Australian diplomat Alastar Adams told reporters at the airport in Islamabad that they will continue efforts to gain consular access to the detainees and apply for new visas to visit Afghanistan. Mr. Adams says Taleban officials would not tell them when the investigation will be completed.
"They [the Taleban] say that it [the investigation] is more complexed than originally thought and as soon as they are completed we hope we will get advice and we will be following that through the [Taleban] embassy here in Islamabad," he said. "Well, all we can do from here at this time is to find out how the progress of the investigation is going and see access to them as soon as we possibly can. That is our primary focus."
The Taleban told the diplomats that meetings with prisoners under investigations are not allowed. It advised them to wait in neighboring Pakistan until it completes an investigation into the allegations that their nationals were involved in spreading Christianity.
Taleban authorities are holding four Germans, two Australians, and two Americans along with 16 local staff from a German-based aid group, Shelter Now. They have not been seen since they were arrested two weeks ago.
Australian representative Adams says Taleban officials have assured the diplomats that the foreign detainees are safe and well.

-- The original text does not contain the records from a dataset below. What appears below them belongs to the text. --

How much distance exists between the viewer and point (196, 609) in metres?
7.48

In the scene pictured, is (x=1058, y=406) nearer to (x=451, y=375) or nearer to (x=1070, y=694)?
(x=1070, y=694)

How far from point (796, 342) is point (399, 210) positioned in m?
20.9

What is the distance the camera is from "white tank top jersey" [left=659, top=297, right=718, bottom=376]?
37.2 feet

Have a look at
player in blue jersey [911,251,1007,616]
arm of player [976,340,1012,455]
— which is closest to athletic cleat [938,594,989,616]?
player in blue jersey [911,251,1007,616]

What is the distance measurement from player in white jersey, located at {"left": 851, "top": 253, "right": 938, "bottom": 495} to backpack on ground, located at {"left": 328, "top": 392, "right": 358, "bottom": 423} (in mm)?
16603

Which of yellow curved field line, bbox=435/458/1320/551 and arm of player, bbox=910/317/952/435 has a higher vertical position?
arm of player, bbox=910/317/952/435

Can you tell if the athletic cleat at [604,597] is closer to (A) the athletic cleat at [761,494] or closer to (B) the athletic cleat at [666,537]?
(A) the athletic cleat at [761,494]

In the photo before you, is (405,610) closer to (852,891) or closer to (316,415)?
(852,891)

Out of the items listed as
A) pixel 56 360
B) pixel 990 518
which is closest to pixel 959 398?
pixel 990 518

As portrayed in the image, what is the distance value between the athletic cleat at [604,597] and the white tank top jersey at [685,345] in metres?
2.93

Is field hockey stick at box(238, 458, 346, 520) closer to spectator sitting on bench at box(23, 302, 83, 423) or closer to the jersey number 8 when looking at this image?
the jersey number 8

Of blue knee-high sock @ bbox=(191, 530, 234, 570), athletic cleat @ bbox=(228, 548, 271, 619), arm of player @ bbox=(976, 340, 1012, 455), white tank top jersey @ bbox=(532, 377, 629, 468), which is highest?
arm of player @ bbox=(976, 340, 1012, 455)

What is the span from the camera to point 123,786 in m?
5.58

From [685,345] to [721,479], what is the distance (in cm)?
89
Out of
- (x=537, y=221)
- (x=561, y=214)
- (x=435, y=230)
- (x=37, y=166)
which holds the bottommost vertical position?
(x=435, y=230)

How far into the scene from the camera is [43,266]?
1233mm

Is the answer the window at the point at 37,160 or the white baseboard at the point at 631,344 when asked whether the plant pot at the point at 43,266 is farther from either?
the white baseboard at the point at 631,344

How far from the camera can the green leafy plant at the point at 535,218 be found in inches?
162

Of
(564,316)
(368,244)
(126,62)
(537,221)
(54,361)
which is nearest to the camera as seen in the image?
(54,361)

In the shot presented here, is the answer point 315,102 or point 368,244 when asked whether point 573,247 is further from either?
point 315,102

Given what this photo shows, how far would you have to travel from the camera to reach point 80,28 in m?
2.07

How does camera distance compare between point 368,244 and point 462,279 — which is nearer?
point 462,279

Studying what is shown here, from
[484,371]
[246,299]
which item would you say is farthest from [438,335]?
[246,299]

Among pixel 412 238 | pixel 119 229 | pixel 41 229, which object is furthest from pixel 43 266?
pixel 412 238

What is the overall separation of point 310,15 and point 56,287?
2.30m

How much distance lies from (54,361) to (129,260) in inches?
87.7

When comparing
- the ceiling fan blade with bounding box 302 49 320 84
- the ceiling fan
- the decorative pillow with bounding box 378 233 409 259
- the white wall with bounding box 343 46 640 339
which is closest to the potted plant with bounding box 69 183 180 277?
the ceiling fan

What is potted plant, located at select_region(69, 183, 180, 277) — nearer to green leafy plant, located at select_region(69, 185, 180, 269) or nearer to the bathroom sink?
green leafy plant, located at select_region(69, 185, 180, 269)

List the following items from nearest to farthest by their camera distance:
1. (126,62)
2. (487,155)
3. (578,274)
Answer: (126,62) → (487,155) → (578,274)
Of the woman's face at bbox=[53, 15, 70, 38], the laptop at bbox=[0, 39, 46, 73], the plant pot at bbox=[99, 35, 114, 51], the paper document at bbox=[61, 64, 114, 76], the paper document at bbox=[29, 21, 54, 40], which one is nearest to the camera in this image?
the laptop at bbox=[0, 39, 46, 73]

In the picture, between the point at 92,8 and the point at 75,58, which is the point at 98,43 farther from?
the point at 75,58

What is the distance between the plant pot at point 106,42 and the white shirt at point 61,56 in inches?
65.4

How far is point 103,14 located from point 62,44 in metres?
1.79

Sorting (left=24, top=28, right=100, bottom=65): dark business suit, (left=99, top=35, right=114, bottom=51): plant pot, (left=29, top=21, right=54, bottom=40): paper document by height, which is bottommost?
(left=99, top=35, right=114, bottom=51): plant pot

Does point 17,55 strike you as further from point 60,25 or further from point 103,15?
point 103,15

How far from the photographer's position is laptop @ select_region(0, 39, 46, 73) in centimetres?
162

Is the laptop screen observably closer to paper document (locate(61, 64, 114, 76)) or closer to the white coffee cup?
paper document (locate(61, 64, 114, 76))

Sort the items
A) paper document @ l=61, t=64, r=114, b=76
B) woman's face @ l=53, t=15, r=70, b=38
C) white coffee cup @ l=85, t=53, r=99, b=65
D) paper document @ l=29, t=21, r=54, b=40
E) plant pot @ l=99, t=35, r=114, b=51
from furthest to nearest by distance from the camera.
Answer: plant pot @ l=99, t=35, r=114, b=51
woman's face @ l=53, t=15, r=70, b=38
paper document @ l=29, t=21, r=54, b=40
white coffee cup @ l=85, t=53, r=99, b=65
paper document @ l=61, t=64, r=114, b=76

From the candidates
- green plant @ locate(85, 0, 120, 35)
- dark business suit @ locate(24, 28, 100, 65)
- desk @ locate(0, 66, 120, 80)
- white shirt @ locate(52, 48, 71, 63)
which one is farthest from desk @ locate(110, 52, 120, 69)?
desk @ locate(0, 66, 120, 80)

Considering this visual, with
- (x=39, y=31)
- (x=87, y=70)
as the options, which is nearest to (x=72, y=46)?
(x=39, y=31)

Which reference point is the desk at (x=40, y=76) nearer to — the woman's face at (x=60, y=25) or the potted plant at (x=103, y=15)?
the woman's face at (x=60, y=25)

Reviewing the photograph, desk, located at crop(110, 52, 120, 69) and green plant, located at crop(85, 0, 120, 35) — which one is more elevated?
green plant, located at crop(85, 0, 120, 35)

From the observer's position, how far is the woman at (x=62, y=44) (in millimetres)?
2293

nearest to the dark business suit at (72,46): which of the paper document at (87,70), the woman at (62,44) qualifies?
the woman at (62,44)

"We asked them [the Taleban] had they seen them in the first discussions, they had not. So they took the effort to go and check on them for us and face to face they said yes they are well and their health is good, said Mr. Adams. "So somebody has seen them yesterday [Monday] and that is really assuring."
The foreign aid workers, six women and two men, are accused of attempting to convert Afghan Muslims to Christianity. The Taleban says it has seized Bibles and other Christian material from the detainees. It says their fate will be determined according to Islamic laws. The Taleban has not explained what punishment they might face. Under its interpretation of Islam, any Afghan Muslim converting to any other religion can expect the death penalty if arrested. Foreigners face a brief jail term and deportation if they are found guilty of breaking Taleban rules.
The only success of the mission to Afghanistan was the handing over of personal items to the Taleban for delivery to the prisoners. American diplomat David Donahue says this has encouraged them.
"We have received a receipt from the Taleban that was signed by the eight detainees that they have received the personal items that we gave to them," says Donahue. "We are pleased that they passed that on. We hope that they [the detainees] understand we are here and that people are trying to have access to them."
Meanwhile, Taleban Foreign Minister Wakil Ahmad Mutawakil told a Pakistan-based Afghan news agency, Afghan Islamic Press that they are considering allowing officials from the International Red Cross to visit the detainees. The Taleban minister gave no indication when the meeting might take place.